I think it is very safe to assume that unless the car shows you a very explicit message telling you that an airbag is disarmed, then you can assume that every airbag is armed at all times.
I can't imagine any other way of addressing such a situation.
FWIW, I understand that the whole front passenger airbag automatic deactivation system in the USA cars is something that the insurance industry lobbied the American Congress for - they wanted to reduce their claim payouts for repair bills - it's nothing at all to do with safety of a front seat passenger.
Michael


----------



## cb391 (Mar 12, 2006)

*Re: TB 69-07-01: Advanced Airbag System Description, Passenger Side Airbag (PanEuropean)*

"FWIW, I understand that the whole front passenger airbag automatic deactivation system in the USA cars is something that the insurance industry lobbied the American Congress for - they wanted to reduce their claim payouts for repair bills - it's nothing at all to do with safety of a front seat passenger."
While this may be true to whatever extent the insurance companies are still paying for airbags and it isn't just for crashes or accidents. They are being stolen out of cars by vandals because they are expensive and because factory stereos are no longer desirable due to the anti theft circuitry installed in the radios.
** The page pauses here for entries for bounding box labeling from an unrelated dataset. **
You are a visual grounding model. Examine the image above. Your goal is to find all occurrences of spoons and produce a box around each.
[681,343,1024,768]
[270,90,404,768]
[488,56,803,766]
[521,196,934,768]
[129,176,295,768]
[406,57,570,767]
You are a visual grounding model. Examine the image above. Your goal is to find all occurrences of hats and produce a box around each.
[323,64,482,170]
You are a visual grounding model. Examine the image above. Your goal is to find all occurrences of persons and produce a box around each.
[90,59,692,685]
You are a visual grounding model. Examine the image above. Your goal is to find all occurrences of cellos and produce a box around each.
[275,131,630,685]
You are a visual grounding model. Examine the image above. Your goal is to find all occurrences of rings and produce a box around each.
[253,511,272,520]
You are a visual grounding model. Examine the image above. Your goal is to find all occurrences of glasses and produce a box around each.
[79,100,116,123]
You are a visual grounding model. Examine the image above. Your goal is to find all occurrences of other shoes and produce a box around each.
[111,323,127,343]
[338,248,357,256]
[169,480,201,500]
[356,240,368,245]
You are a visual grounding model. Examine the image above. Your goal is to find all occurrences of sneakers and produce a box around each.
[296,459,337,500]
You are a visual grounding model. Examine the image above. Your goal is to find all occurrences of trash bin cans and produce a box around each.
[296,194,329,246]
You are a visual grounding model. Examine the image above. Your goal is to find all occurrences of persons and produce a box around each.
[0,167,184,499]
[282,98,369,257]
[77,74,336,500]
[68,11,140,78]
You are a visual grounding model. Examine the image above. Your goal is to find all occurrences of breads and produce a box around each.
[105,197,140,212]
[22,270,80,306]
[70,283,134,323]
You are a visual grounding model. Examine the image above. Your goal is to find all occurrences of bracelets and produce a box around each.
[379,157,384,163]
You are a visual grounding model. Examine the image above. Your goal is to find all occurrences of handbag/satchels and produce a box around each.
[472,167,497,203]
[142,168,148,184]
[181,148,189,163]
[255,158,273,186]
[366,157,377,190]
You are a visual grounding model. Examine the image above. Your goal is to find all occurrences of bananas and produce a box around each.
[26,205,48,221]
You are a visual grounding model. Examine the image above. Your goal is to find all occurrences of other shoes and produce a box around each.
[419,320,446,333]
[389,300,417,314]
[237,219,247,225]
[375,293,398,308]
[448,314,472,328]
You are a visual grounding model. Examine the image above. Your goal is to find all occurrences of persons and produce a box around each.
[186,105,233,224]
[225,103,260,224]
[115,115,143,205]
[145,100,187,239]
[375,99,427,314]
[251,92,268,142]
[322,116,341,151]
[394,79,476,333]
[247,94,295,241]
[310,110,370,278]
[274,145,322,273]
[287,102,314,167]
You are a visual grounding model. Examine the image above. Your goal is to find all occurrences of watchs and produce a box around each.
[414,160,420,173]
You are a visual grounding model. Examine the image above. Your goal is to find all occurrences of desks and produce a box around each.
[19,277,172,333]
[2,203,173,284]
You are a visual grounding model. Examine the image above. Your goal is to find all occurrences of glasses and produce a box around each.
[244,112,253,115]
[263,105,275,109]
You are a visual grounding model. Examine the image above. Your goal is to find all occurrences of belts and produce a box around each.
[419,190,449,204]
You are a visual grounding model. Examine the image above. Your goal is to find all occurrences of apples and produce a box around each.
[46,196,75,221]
Looks like they pay no matter what.
Andy


----------



## flheat (Sep 29, 2006)

*Re: TB 69-07-01: Advanced Airbag System Description, Passenger Side Airbag (PanEuropean)*


_Quote, originally posted by *PanEuropean* »_
FWIW, I understand that the whole front passenger airbag automatic deactivation system in the USA cars is something that the insurance industry lobbied the American Congress for - they wanted to reduce their claim payouts for repair bills - it's nothing at all to do with safety of a front seat passenger.
Michael

My understanding is it was designed because too many parents did not want to put they rear facing childseats in the back seat where they belong. The airbags were causing injury and death to infants placed in the front seat. That's why they are weight sensitive.


----------



## PanEuropean (Nov 3, 2001)

*Re: TB 69-07-01: Advanced Airbag System Description, Passenger Side Airbag (flheat)*

If that was the case, then why didn't the American government just let car owners have the freedom of choice that they have in other markets - namely, a key-switch to turn the airbag on and off as required?
I hear what you are saying about the low weight passengers - but I'm not so sure that is the whole story. Maybe I am just being too cynical.
Michael


----------



## neweosowner (Nov 25, 2006)

*Re: TB 69-07-01: Advanced Airbag System Description, Passenger Side Airbag (just4fun)*

FWIW, the person sent to my local VW dealership to assist in working on my Eos today indicated that PODS is not installed (in Canada), and that the airbag will deploy in all situations where the driver-side airbag deploys. I wouldn't take that as gospel truth, but the man appears to know more about the Eos than anyone else I've met at the dealership.


----------



## PanEuropean (Nov 3, 2001)

*Re: TB 69-07-01: Advanced Airbag System Description, Passenger Side Airbag (neweosowner)*

Hi Arylnn:
I'm pretty sure you can take it as 'Carved in Stone'. If there is no clear, unmistakable annunciation to the driver that the pax side airbag is turned off, then the thing is armed all the time. That's all there is to it. FYI, the need for clear and unmistakable annunciation of this is so critical that the pax airbag off light has two bulbs behind it (wired in series) - exactly the same as an aircraft annunciator light. If one bulb burns out, you still get a visual alert (although you will also get an airbag fault code if a light is burned out).
Michael


----------



## vweosdriver (Oct 30, 2006)

*Re: TB 69-07-01: Advanced Airbag System Description, Passenger Side Airbag (PanEuropean)*

Just a note, my '05 Toyota has a passenger side air bag light that is on when the air bag is ready for deployment and off when the seat is empty.


----------



## just4fun (Oct 29, 2006)

*Re: TB 69-07-01: Advanced Airbag System Description, Passenger Side Airbag (neweosowner)*

Thanks Arylnn,
That is the information I was looking for. 
Kevin


----------